EN

余英时:方闻的艺术史研究

时间: 2018.10.5

60多年来,中国艺术史研究在西方取得了空前的发展。我的朋友方闻则在这一发展中一直扮演着开创性的功能:他写出了无数的专书和论文,不但观点新颖、资料丰富,而且方法精密,因而在这一领域中发挥了长期的影响。方闻的辉煌成就不是偶然得来的,我愿意先就平时彼此交往之所知,对他成学的背景,略作介绍。

首先我要指出,方闻出身书香门第,聪慧异常,幼年便已获专师授以经典和书法,因此早有“神童”之誉。他后来虽没有走经学家或书法家之路,但一笔一划之间所流露出来的功夫和才华,仍然一望可知。

其次,我想提醒读者,方闻很早便已决定将他全部学术生命奉献给中国艺术史,这也是很少人能做得到的。他最初考取了上海的交通大学,那是中国最高水准的理工科学府。但1948年他移居美国,进入普林斯顿大学之后,发现自己的才性不在理工,因此毅然转向人文,而且很快便选择了以艺术史为主修。大学本科生改选主修课目不足为异。但方闻和人不同之处是他从此以艺术为终身的志业,一天也不肯离开它,大有“君子无终食之间违仁,造次必于是,颠沛必于是”的气象。这里显示出他特有的智慧。什么智慧呢?苏东坡说过:“非才之难,所以自用者实难。”方闻不但很早便发现了自己的才性何在,而且还用无比的坚毅把它发挥到了极限。

最后还有一个关键性的历史背景应该特别指出:方闻一走进艺术史的园地,便得到了名师的传授;这可以说是人生难得一遇的幸运。他在普大读艺术史,始于本科时期,业师则是罗利(George Rowley,1893-1962)教授,以研究西方中古艺术史驰名当世。方闻深受罗氏的启发,所以在研究生阶段决心追随他研究欧洲中古画史,并已选定中古基督教的“天使”(angels)画像为博士论文的题目。但罗利虽不懂中国语文,却对中国画发生了很大的兴趣。根据当时西方有关中国画的介绍和研究,他在1947年竟出版了《中国画原理》(Principles of Chinese Painting)专书,成为一部很能接引后学的著作。

方闻入他之门,正值此书发表不久。由于方闻具有中国人文教育的背景,罗氏因此建议他向中国画史方面求新发展:将研究“天使”画像的精密方法转用到佛教“罗汉”(arhats)画上面。罗氏恰好知道日本京都的一座寺庙中藏有一套南宋“五百罗汉”的绢画,其中包涵了宋代人物画的种种“风格”(styles),希望方闻愿意去京都对原画进行直接研究。方闻最后接受了导师的建议,以“五百罗汉”为题的博士论文终于在1958年完成,他献身于中国艺术史的志业,也从此完全确定了。

___

(你的任务):
1. 把阅读文章里以“其次,我想提醒读者”开头的那一段改写得更简短一些，主要事实要保留。
2. 请一字不改地输出阅读文章中从“60多年来,中国艺术史研究在”到“的功夫和才华,仍然一望可知。”的这一段。

(提供的材料):
___

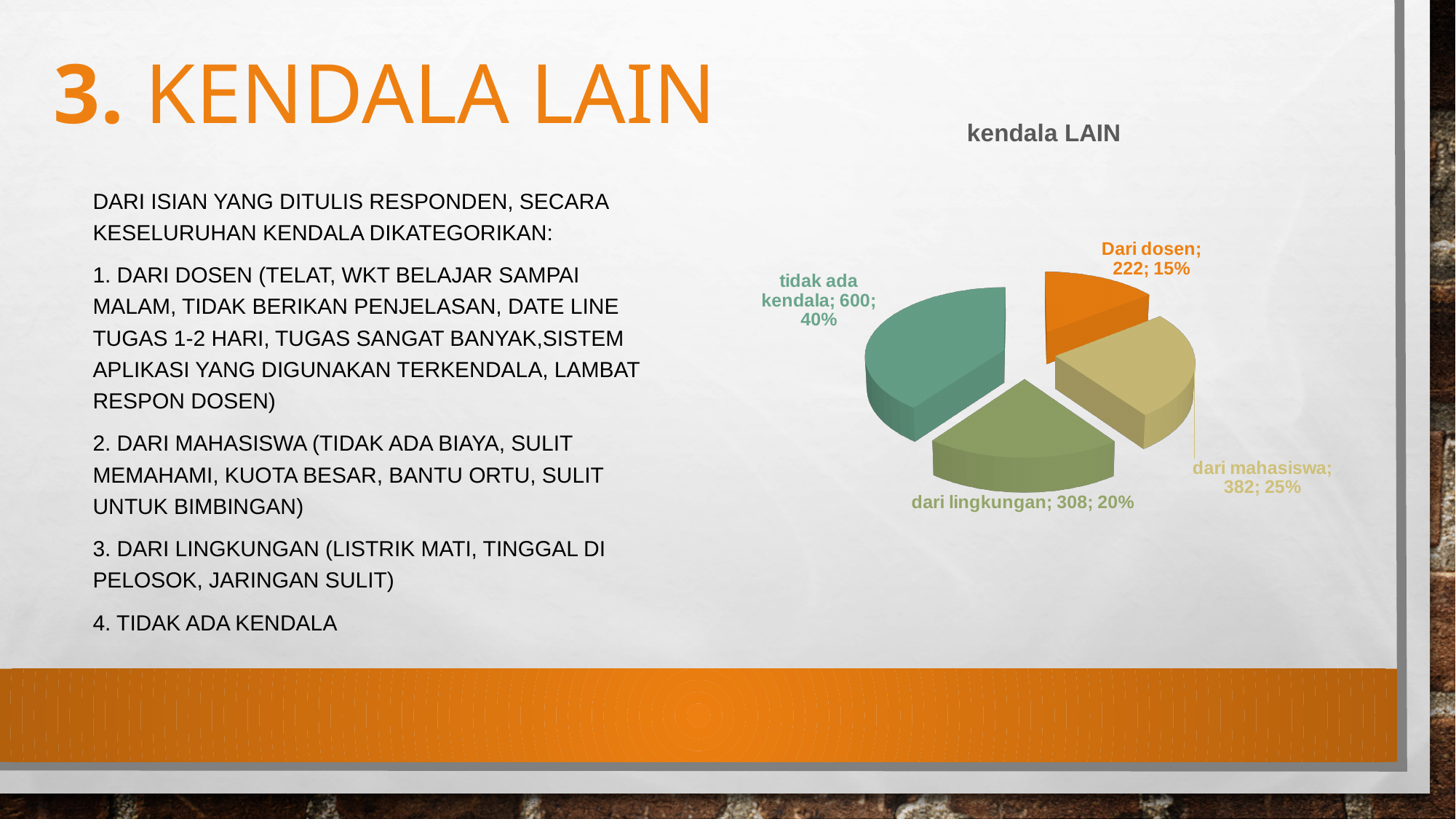
Which is larger, the value for 'dari mahasiswa' or the value for 'dari lingkungan'? dari mahasiswa How many slices does the pie chart have? 4 What is the difference between the values for 'tidak ada kendala' and 'dari lingkungan'? 292 Which category has the largest slice? tidak ada kendala What is the value for 'dari mahasiswa'? 382 What is the value for 'Dari dosen'? 222 What is the value for 'tidak ada kendala'? 600 What is the title of the chart? kendala LAIN What kind of chart is shown on the slide? pie chart What share of the pie does 'dari mahasiswa' represent? 25% Which category has the smallest slice? Dari dosen What is the value for 'dari lingkungan'? 308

___

(答案列表):
1. 方闻很早就决定把全部学术生命献给中国艺术史，这是很少人能做到的。他先考上了中国最高水准的理工科学府上海交通大学。1948年他移居美国，进入普林斯顿大学后，发现自己的才性不在理工，就转向人文，很快选了艺术史作主修。跟一般改主修的学生不同，他从此把艺术当作终身志业，一天也不肯离开。作者认为这显示出他特有的智慧，正合苏东坡“非才之难，所以自用者实难”的说法：方闻不但早早发现了自己的才性，还以无比的坚毅把它发挥到了极限。

2.
60多年来,中国艺术史研究在西方取得了空前的发展。我的朋友方闻则在这一发展中一直扮演着开创性的功能:他写出了无数的专书和论文,不但观点新颖、资料丰富,而且方法精密,因而在这一领域中发挥了长期的影响。方闻的辉煌成就不是偶然得来的,我愿意先就平时彼此交往之所知,对他成学的背景,略作介绍。

首先我要指出,方闻出身书香门第,聪慧异常,幼年便已获专师授以经典和书法,因此早有“神童”之誉。他后来虽没有走经学家或书法家之路,但一笔一划之间所流露出来的功夫和才华,仍然一望可知。